**What you are asked to do**
The data below needs to be returned exactly, line for line.

[start]

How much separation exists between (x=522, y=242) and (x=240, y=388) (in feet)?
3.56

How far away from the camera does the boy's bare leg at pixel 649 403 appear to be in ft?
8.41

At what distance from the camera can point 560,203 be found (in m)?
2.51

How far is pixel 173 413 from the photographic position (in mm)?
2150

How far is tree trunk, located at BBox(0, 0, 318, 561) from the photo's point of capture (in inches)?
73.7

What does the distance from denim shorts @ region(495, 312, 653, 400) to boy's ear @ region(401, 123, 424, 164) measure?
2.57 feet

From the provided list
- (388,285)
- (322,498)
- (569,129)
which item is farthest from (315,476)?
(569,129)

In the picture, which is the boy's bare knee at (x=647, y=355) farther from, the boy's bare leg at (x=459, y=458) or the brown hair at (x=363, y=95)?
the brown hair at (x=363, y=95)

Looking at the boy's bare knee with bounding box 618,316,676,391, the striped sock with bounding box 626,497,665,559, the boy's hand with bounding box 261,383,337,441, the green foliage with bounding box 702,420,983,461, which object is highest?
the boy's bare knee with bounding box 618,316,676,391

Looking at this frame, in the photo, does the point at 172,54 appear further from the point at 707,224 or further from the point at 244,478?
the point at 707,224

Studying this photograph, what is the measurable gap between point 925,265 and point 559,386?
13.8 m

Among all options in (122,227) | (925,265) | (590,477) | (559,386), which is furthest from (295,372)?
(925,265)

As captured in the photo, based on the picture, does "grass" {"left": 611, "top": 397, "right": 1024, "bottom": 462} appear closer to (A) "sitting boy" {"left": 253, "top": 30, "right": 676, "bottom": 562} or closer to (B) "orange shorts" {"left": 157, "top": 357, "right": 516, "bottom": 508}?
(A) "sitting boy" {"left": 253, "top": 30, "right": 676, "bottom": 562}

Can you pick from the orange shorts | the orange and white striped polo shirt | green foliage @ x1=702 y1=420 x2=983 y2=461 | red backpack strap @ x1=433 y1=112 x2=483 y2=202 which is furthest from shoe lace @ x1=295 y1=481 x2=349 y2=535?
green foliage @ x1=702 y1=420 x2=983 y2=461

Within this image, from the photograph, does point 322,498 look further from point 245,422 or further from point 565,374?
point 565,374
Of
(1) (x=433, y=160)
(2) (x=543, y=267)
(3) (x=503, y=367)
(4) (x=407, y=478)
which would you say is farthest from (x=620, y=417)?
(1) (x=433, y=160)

[end]

**Written solution**
How much separation exists between (x=522, y=242) and (x=240, y=388) (in feet)?
3.56

How far away from the camera does the boy's bare leg at pixel 649 403 appear to be in ft?
8.41

At what distance from the camera can point 560,203 be found (in m)?
2.51

How far is pixel 173 413 from the photographic position (in mm)?
2150

How far is tree trunk, located at BBox(0, 0, 318, 561) from the photo's point of capture (in inches)?
73.7

What does the distance from denim shorts @ region(495, 312, 653, 400) to boy's ear @ region(401, 123, 424, 164) measure?
2.57 feet

From the provided list
- (388,285)
- (322,498)
- (569,129)
which item is farthest from (315,476)?
(569,129)

In the picture, which is the boy's bare knee at (x=647, y=355) farther from, the boy's bare leg at (x=459, y=458) or the brown hair at (x=363, y=95)?
the brown hair at (x=363, y=95)

Looking at the boy's bare knee with bounding box 618,316,676,391, the striped sock with bounding box 626,497,665,559, the boy's hand with bounding box 261,383,337,441, the green foliage with bounding box 702,420,983,461, which object is highest?
the boy's bare knee with bounding box 618,316,676,391

Looking at this frame, in the photo, does the point at 172,54 appear further from the point at 707,224 or further from the point at 244,478?
the point at 707,224

Studying this photograph, what is the measurable gap between point 925,265 and point 559,386?
13.8 m

Among all options in (122,227) | (925,265) | (590,477) | (559,386), which is furthest from (295,372)?
(925,265)

As captured in the photo, based on the picture, does "grass" {"left": 611, "top": 397, "right": 1024, "bottom": 462} appear closer to (A) "sitting boy" {"left": 253, "top": 30, "right": 676, "bottom": 562} or closer to (B) "orange shorts" {"left": 157, "top": 357, "right": 516, "bottom": 508}?
(A) "sitting boy" {"left": 253, "top": 30, "right": 676, "bottom": 562}

Can you pick from the orange shorts | the orange and white striped polo shirt | green foliage @ x1=702 y1=420 x2=983 y2=461 | red backpack strap @ x1=433 y1=112 x2=483 y2=202 which is furthest from shoe lace @ x1=295 y1=481 x2=349 y2=535?
green foliage @ x1=702 y1=420 x2=983 y2=461

Within this image, from the photograph, does point 322,498 look further from point 245,422 or further from point 565,374?
point 565,374
Of
(1) (x=433, y=160)
(2) (x=543, y=267)
(3) (x=503, y=367)
(4) (x=407, y=478)
which would you say is farthest from (x=620, y=417)?
(1) (x=433, y=160)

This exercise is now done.